Yet again, The 2018 Times and The Sunday Times Cheltenham Literature Festival has broken box office records. The organisers issued 141,500 tickets across the event schedule, welcoming over 760 authors to the town and helping to transform our parks and venues into a veritable delight for bibliophiles and residents alike.
The 2018 Cheltenham Literature Festival in numbers:
- 10 days of events
- 141,500 tickets issues
- 20,000 people each weekend enjoyed the free events and family zone
- Over 760 authors in the town
- 6,720 volunteering hours completed
- 9,000 school children attended from 97 schools – almost double compared with two years ago
- 96 lorries used to dismantle the festival village.
More importantly, participants at the 10-day festival praised its inclusive atmosphere. Speakers including Susan Calman, Jo Brand, Lyse Doucet and Chris Hoy talked of the importance, in today’s increasingly polarised society, of listening to each other and just being kind. The sentiment was summed up by Richard Curtis who said: “[Cheltenham Literature Festival is] a universally positive, excellent, educational, optimistic and interesting event and it is a kind of model. If people say to you the world’s not wonderful, this is kind of wonderful, so, thank you all very much.”
Head of Programming Nicola Tuxworth said: “The record numbers attending this year’s Festival shows that our appetite for the written and spoken word is stronger than ever. Our most diverse programme yet filled venues both large and small for unique experiences such as Sir David Attenborough’s only festival appearance this year, and events featuring authors from across the globe. We introduced our audiences to a new generation of the best new voices on the literary scene and were proud to showcase the work of Cheltenham authors in our Locally-Sourced and Cheltenham Writes collections.”
Speaking to the team, some Festival highlights included:
- Sir David Attenborough revealed that the animal language he would most like to
learn is dolphin.
- Richard Curtis admitted his first choice for Four Weddings and A Funeral was not
Hugh Grant, but Alan Rickman.
- A four-letter literary debate on Mr Darcy vs Heathcliff made the headlines.

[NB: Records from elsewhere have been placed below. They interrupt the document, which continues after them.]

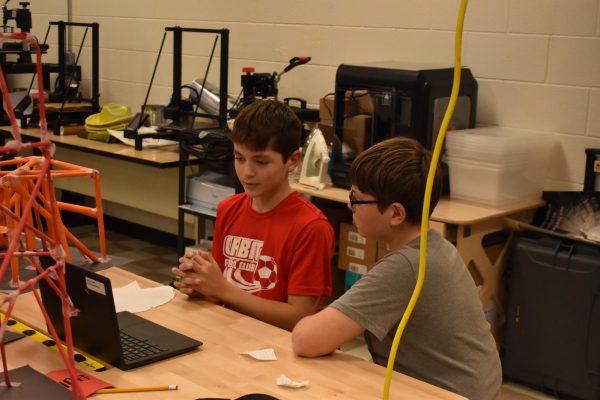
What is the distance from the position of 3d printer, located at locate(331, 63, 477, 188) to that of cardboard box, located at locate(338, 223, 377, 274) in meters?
0.21

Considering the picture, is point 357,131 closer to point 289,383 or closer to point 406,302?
point 406,302

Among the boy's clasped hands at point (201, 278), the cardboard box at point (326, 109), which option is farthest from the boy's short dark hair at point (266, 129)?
the cardboard box at point (326, 109)

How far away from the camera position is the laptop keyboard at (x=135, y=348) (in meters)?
1.45

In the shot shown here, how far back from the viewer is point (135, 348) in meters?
1.48

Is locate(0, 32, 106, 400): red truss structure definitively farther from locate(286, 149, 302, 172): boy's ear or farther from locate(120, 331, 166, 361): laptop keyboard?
locate(286, 149, 302, 172): boy's ear

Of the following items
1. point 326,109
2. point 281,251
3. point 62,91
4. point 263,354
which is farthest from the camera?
point 62,91

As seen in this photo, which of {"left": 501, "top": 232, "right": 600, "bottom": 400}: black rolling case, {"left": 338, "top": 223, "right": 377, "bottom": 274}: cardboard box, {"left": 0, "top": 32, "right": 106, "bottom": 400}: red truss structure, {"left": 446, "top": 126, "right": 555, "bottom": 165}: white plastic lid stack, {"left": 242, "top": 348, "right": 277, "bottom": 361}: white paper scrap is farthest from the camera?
{"left": 338, "top": 223, "right": 377, "bottom": 274}: cardboard box

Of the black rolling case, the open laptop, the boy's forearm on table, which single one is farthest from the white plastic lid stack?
the open laptop

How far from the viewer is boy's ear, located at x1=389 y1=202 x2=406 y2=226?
5.19 ft

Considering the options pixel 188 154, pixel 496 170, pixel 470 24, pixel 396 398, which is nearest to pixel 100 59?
pixel 188 154

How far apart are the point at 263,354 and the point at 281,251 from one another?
541 millimetres

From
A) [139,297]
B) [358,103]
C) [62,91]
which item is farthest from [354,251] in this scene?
[62,91]

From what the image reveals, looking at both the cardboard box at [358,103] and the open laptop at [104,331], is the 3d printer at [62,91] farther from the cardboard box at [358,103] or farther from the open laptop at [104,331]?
the open laptop at [104,331]

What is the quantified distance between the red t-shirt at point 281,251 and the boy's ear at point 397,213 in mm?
416
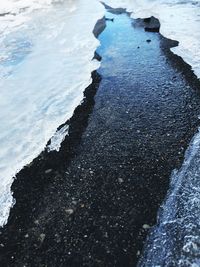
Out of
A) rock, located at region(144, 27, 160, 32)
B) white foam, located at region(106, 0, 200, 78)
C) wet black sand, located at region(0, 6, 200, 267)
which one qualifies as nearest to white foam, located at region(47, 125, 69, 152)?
wet black sand, located at region(0, 6, 200, 267)

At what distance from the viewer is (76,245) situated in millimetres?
3332

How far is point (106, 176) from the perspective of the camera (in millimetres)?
4227

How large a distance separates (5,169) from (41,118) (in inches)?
55.2

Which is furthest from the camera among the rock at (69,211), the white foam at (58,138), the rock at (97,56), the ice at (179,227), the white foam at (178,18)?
the rock at (97,56)

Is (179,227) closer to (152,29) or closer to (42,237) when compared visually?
(42,237)

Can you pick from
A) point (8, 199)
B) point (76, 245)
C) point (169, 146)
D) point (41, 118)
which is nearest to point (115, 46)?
point (41, 118)

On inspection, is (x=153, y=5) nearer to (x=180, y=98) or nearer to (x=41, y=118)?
(x=180, y=98)

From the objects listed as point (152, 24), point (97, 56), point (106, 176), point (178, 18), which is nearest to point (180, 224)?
point (106, 176)

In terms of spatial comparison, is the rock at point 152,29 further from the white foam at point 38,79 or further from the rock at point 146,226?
the rock at point 146,226

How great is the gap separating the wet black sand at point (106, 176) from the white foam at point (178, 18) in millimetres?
996

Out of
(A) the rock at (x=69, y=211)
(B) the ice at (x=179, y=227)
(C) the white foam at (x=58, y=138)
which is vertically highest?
(C) the white foam at (x=58, y=138)

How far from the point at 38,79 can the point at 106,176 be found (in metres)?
3.71

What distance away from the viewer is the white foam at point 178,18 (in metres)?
7.75

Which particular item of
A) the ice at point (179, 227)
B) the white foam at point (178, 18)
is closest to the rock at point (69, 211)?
the ice at point (179, 227)
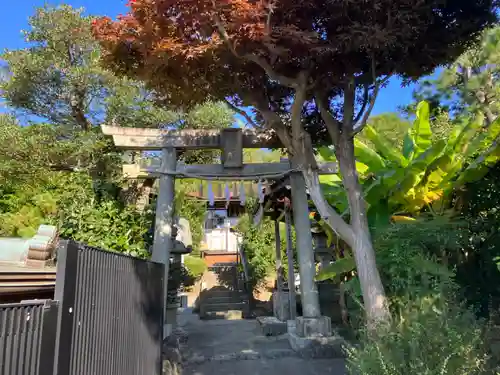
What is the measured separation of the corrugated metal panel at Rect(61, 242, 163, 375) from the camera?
3076mm

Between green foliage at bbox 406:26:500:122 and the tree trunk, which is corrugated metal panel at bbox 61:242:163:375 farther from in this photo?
green foliage at bbox 406:26:500:122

- Chris Hoy called for an end to “them versus us” between car drivers and cyclists.
- Tristram Hunt argued that museums should increase entry prices at weekends.
- The great-granddaughter of suffragette Emmeline Pankhurst, Dr Helen Pankhurst,
made parallels between the #MeToo movement and the fight for women’s rights
100 years ago.
- And Festival volunteer litter-picker John Wood Philips achieved his ambition of
appearing on stage at the Festival in a specially curated series of locally-sourced
Cheltenham Writes events.
Well done to the whole team and thanks for making Cheltenham a fabulous place to live!